» Exercise directions
Please return the lines below verbatim, beginning at the one that has "kingdom: Animalia" and stopping after the one that has "common name: bobcat", and add no other lines.
··· Input
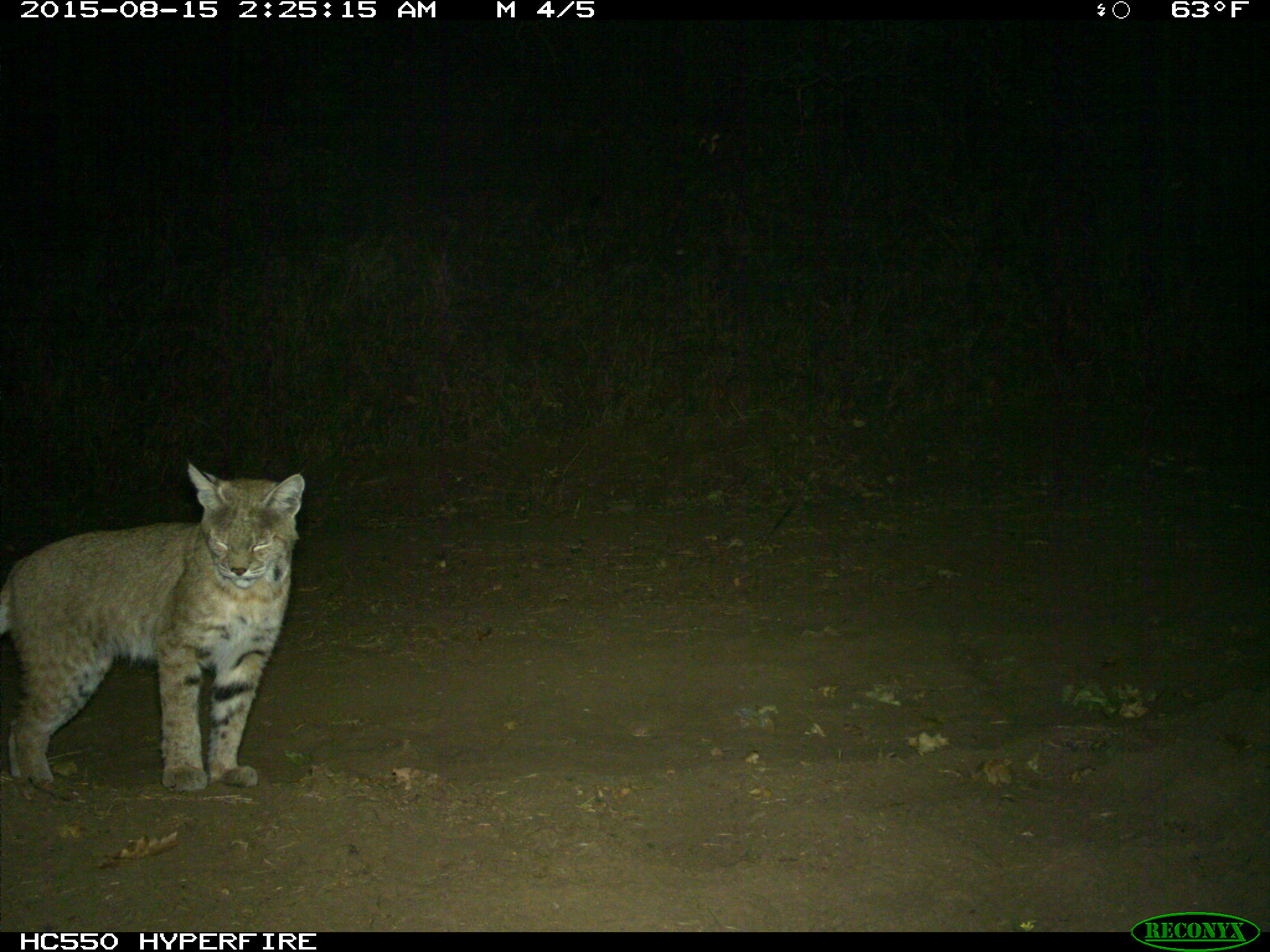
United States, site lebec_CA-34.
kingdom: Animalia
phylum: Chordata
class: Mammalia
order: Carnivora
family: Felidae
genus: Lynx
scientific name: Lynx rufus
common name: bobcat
······
··· Input
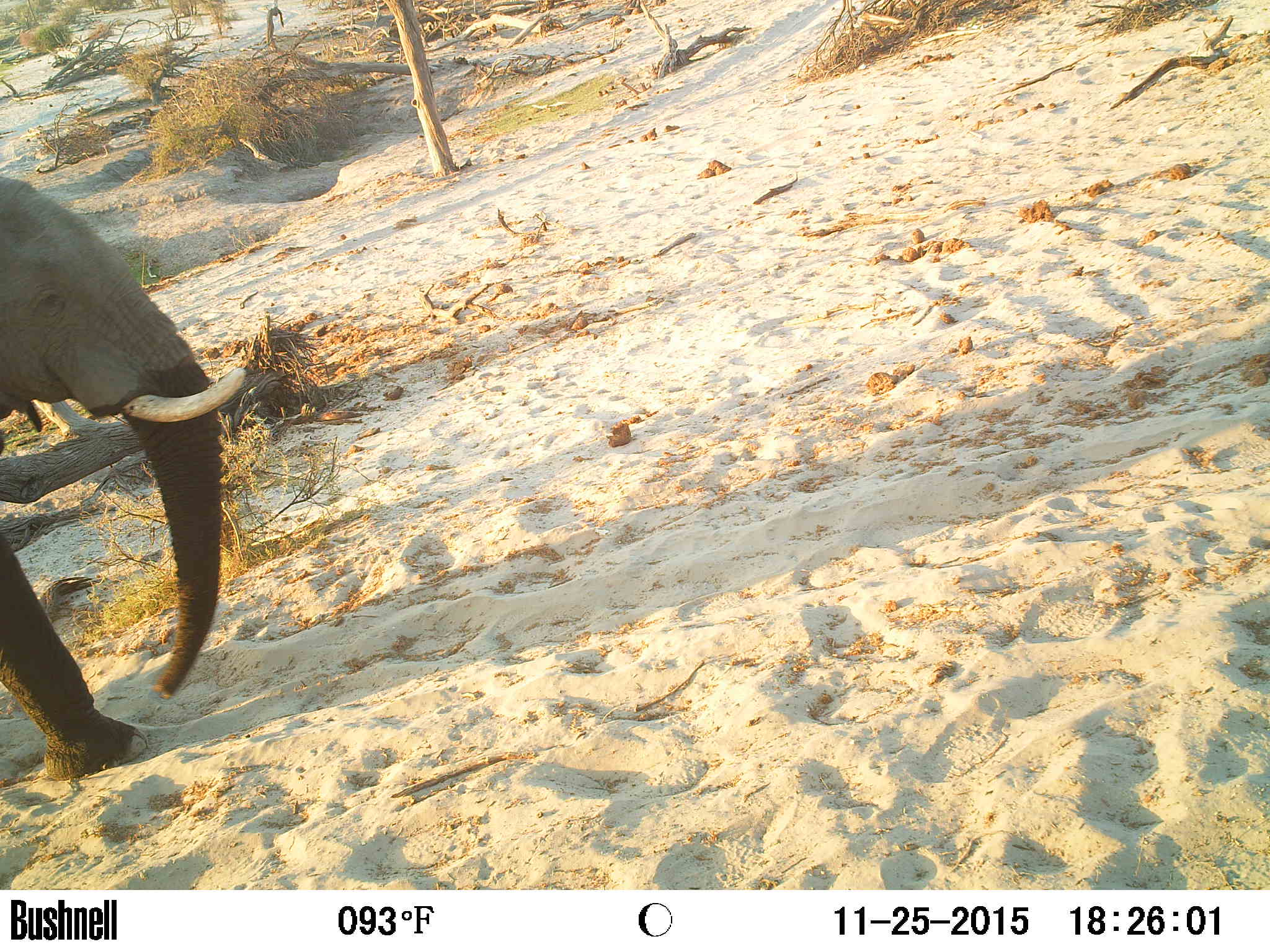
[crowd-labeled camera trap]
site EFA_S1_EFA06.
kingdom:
······
» Exercise response
kingdom: Animalia
phylum: Chordata
class: Mammalia
order: Carnivora
family: Felidae
genus: Lynx
scientific name: Lynx rufus
common name: bobcat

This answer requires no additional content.